You could implement a software timeout or configure the IWDG (openbootloader already did half of the work there)
To stay 1s or 2s waiting for bootloading commands and after that jumping to your APP (if memory is not empty and checksum is alright )

Available for consulting/freelancing , hit me up in https://github.com/javiBajoCero

DenzilDexter · ‎2025-02-04

Thanks Saket, I had seen that.

DenzilDexter · ‎2025-02-04

Javier, thanks for taking the time to reply in such detail. I think we will go down the route of modifying OpenBootLoader to meet our needs. Our current thinking is that the bootloader (BL) will jump to the application if one has been programmed (magic # in flash at some predefined address) - otherwise it will sit waiting to be asked to do something. We will incorporate into the application the means to jump to the BL on command.

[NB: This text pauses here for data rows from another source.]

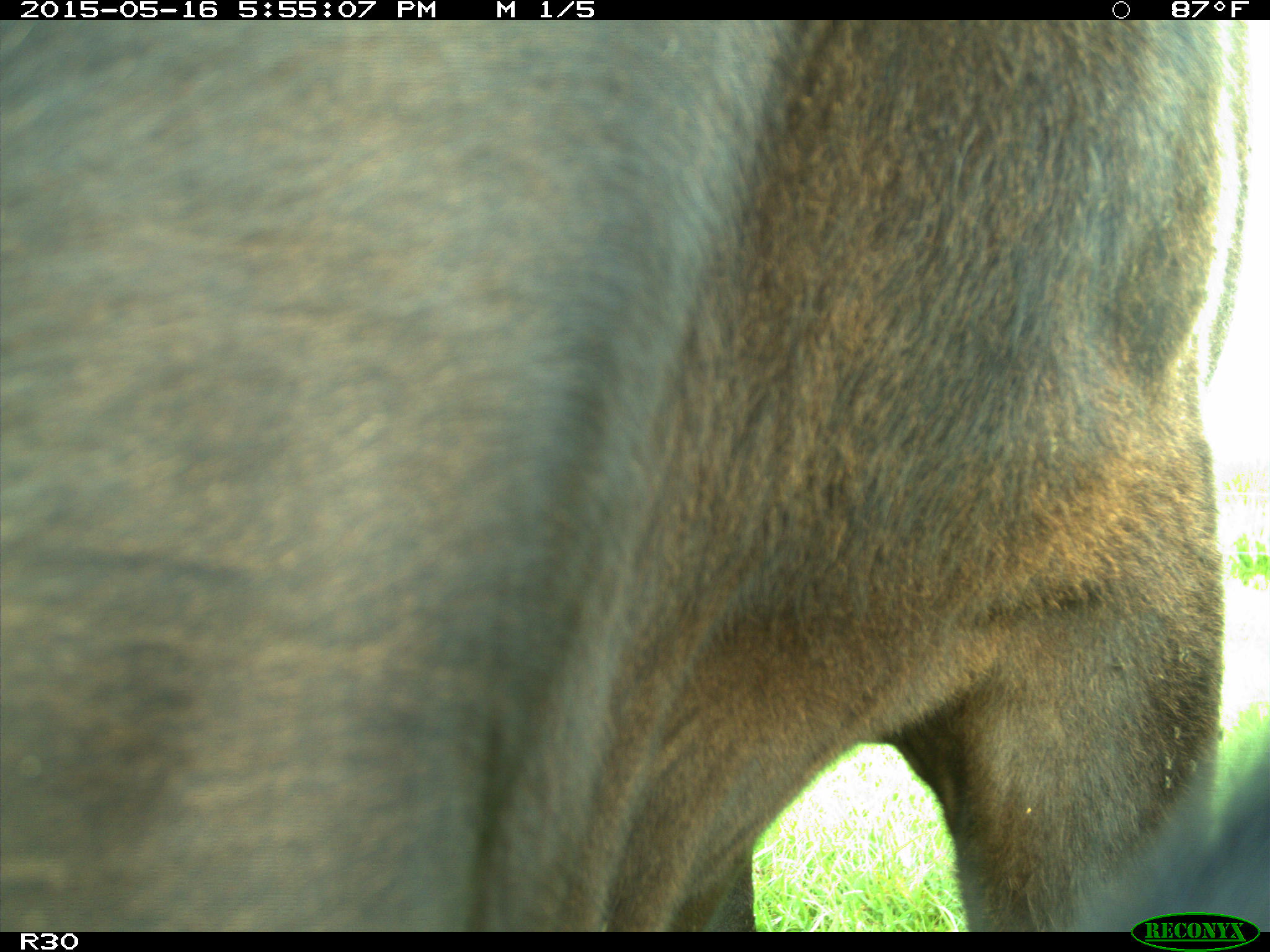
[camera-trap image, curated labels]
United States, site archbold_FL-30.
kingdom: Animalia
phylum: Chordata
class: Mammalia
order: Artiodactyla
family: Bovidae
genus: Bos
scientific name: Bos taurus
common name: domestic cow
Bos taurus (domestic cow).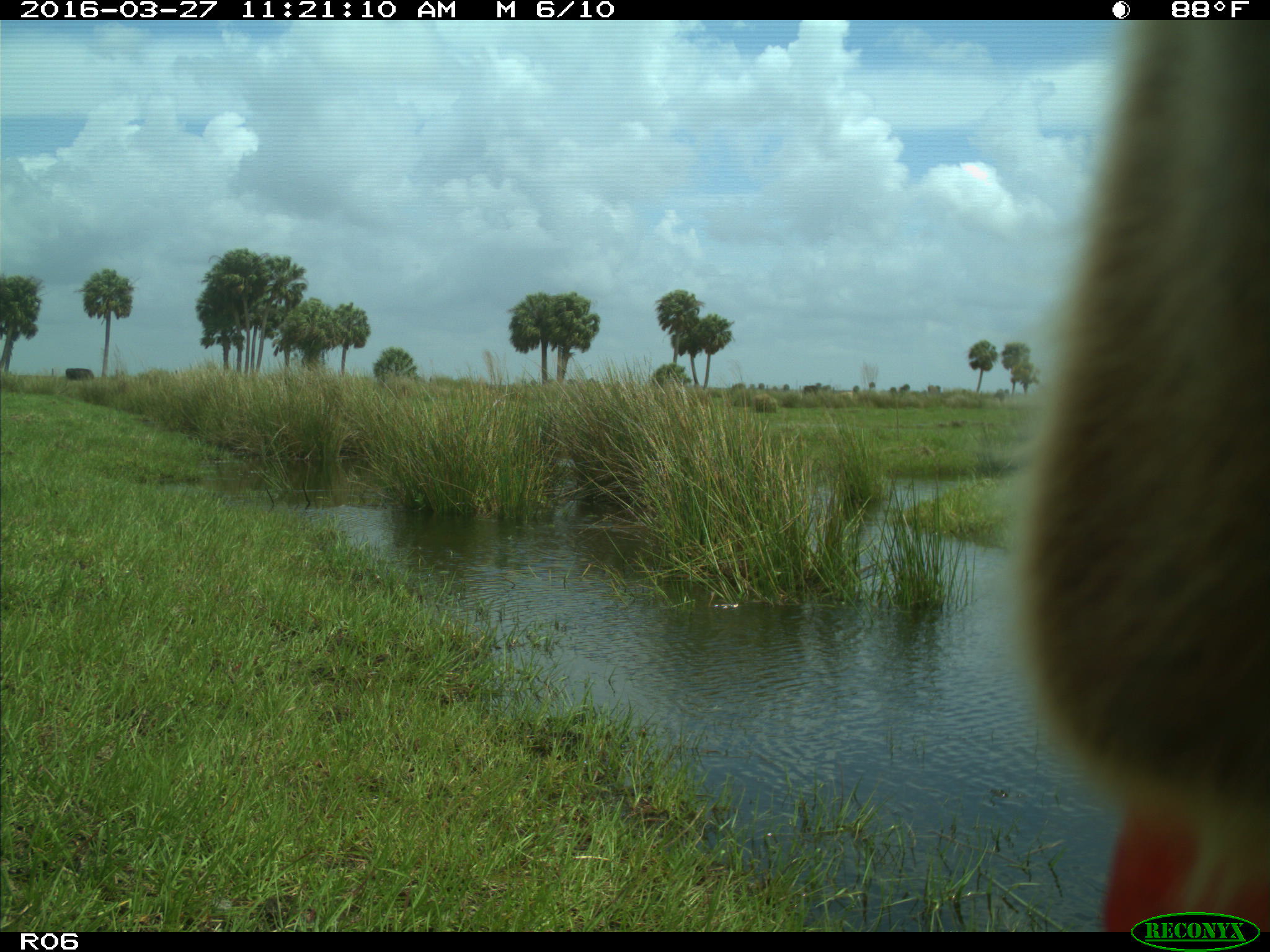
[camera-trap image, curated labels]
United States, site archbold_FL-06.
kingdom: Animalia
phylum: Chordata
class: Mammalia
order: Artiodactyla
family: Bovidae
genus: Bos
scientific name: Bos taurus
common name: domestic cow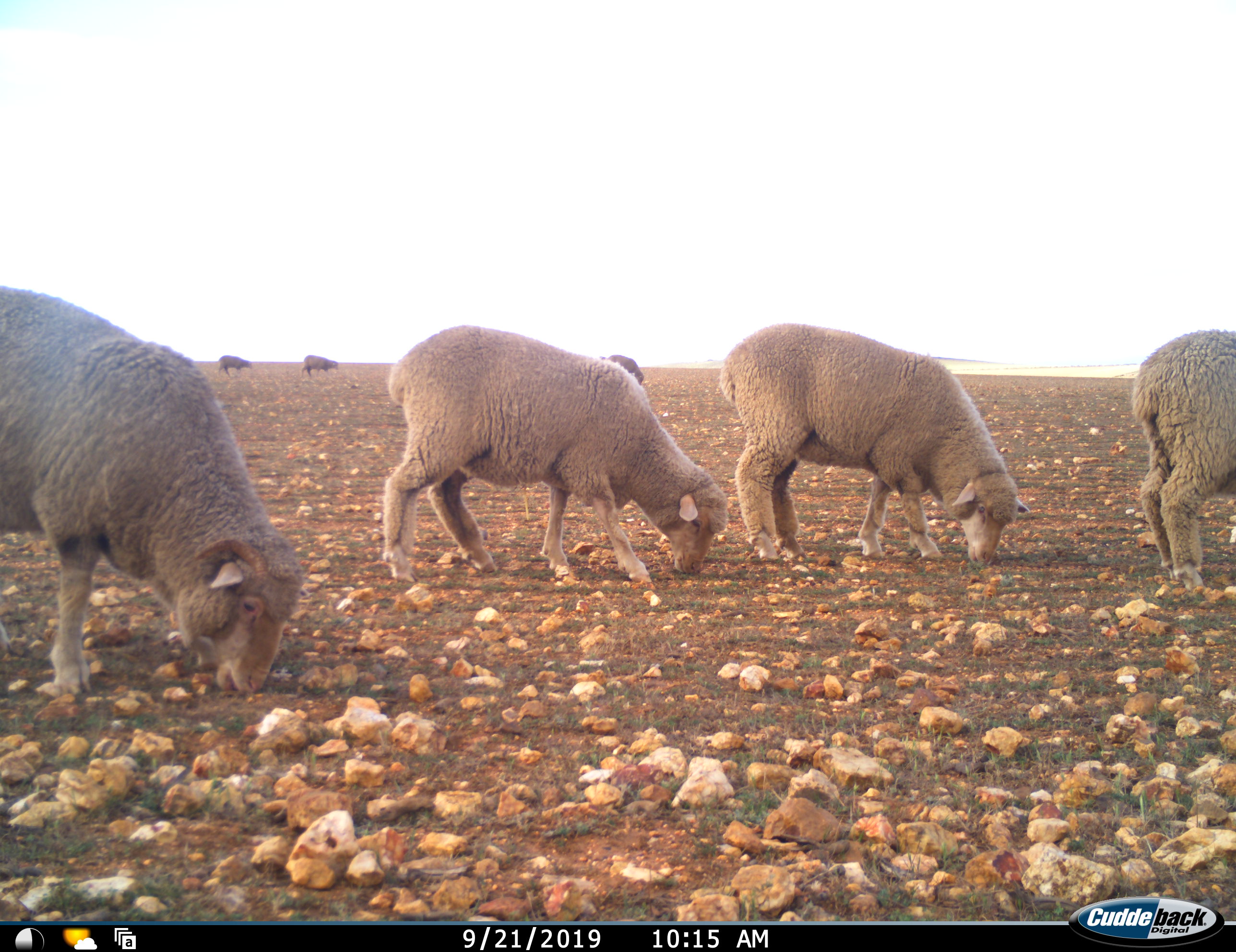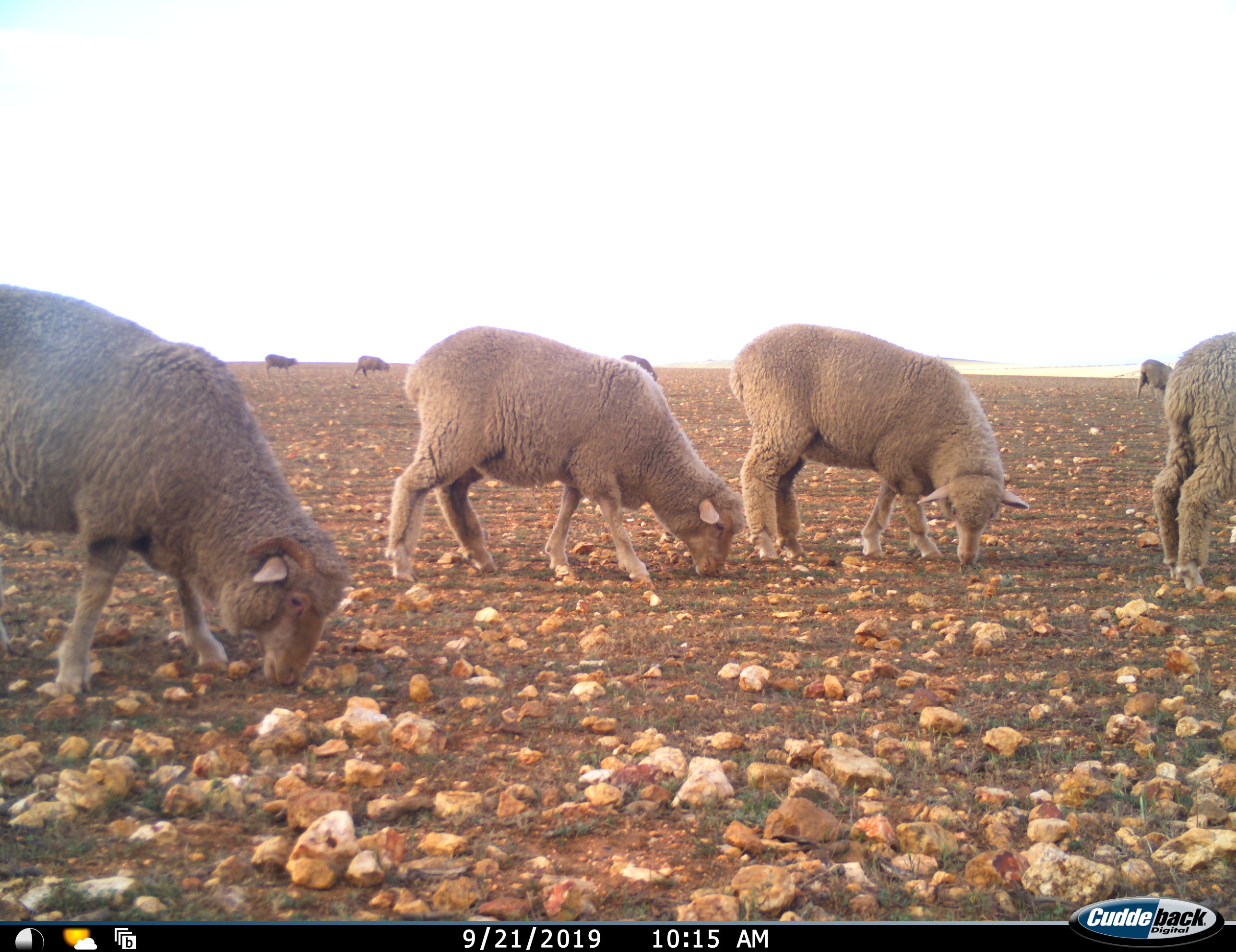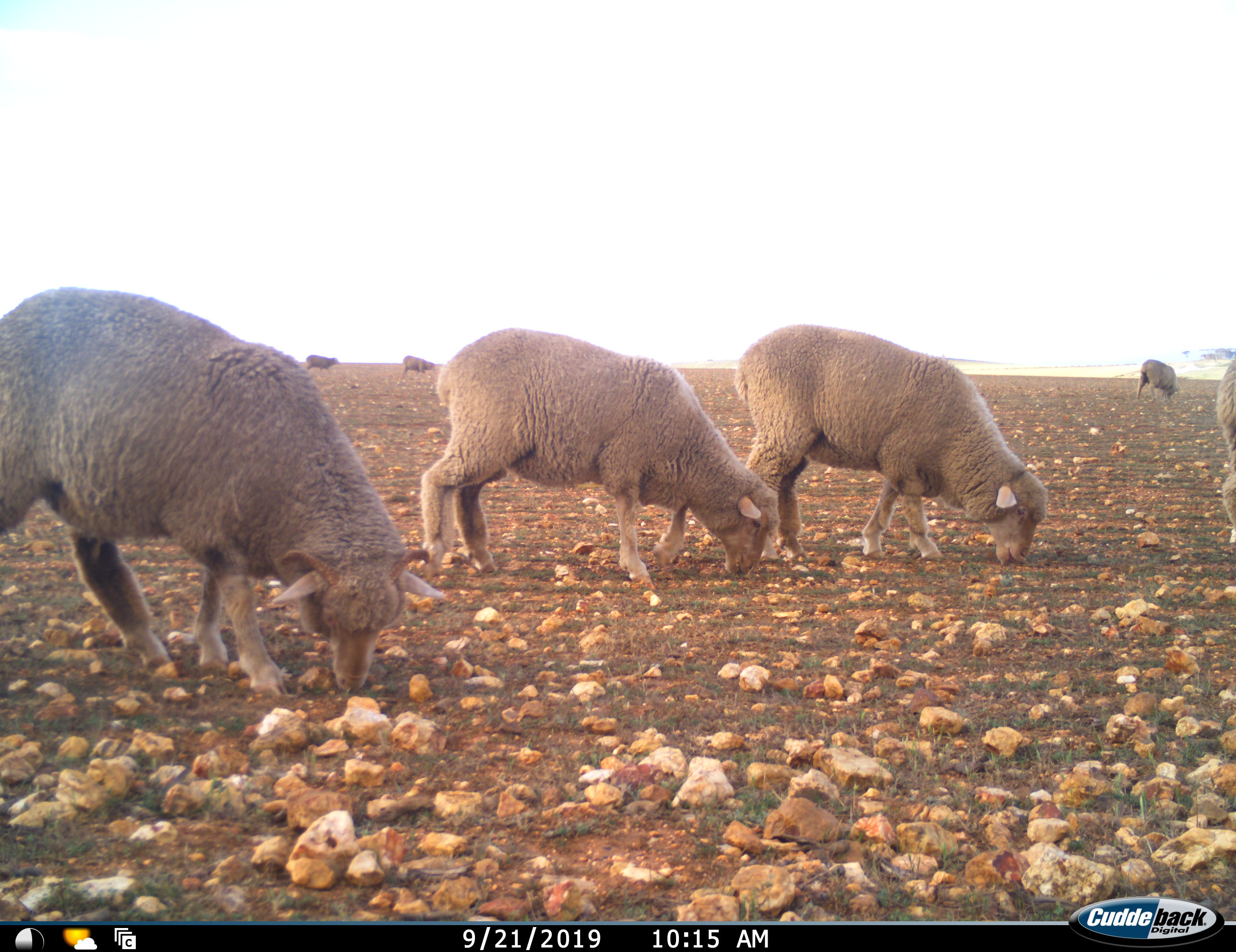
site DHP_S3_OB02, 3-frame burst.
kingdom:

Our main MCU will control the firmware update of the other MCUs in the system over CAN using a mechanism of our own making. I have CANopen working on an STM32 F303K8TX and so maybe we'll use the SDO protocol in it - otherwise we'll just transmit CAN frames.

On the subject of image validation I was thinking more about whether the image supplied by the PC is one that should be programmed onto the devices - so rather than a simple CRC I had envisaged a digital signature. This would be validated before programming even began. Any thoughts on this would be welcome.